Smith’s reproof for DUP foot-dragging helped erase the bad vibe of Conservative dependence on the DUP. The Coveney imprimatur counts with the nationalist community as evidence of official support for Irish identity in the north, as well as care for unionists.

British and Irish ministers harmoniously delivering their take on a deal was meant to engender trust and encourage mutually-suspicious northerners to sign up. Much in the deal is deliberately not spelled out. But if delivery of proposals on the Irish language happens it will heal a considerable sore.

The package as outlined should also remove fears, genuine and fomented, that anyone will be forced to learn the language or disadvantaged by quotas for Irish-speakers in public service employment.

The Foster-led DUP may dread a northern election slightly more than Sinn Féin, but both need the purpose and framework Stormont provides. Foster’s swift announcement that her MLAs and MPs welcomed what they had heard came well ahead of Michelle O’Neill’s statement that an Ard Chomhairle meeting would be decisive.

But then February 2018 saw Sinn Féin left in the lurch by a DUP retreat. Temptation to delay open acceptance until the very last moment on Monday has presumably been weighed against experience. In at least one previous negotiation insiders said delay “allowed the rats to get at” proposals.

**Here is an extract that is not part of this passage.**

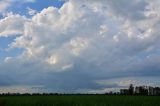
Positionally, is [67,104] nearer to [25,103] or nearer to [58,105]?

Selling deals in Northern Ireland has always been at least as big an undertaking as negotiation. DUP MP Jeffrey Donaldson spent some time on radio insisting that a party veto could limit public service provision of Irish, where Sinn Féin voices tweeted support for provisions still unspecified.

Sustaining a revived Stormont may be as testing as the protracted negotiations. One poor omen was that the cross-community Alliance, the SDLP, the Ulster Unionists and the Greens were sidelined to the end, yet Alliance and the SDLP have been far more vocal throughout about the need for real cooperation.

That is in sharp contrast with the excited welcome for an emergent centre vote in last month’s Westminster election.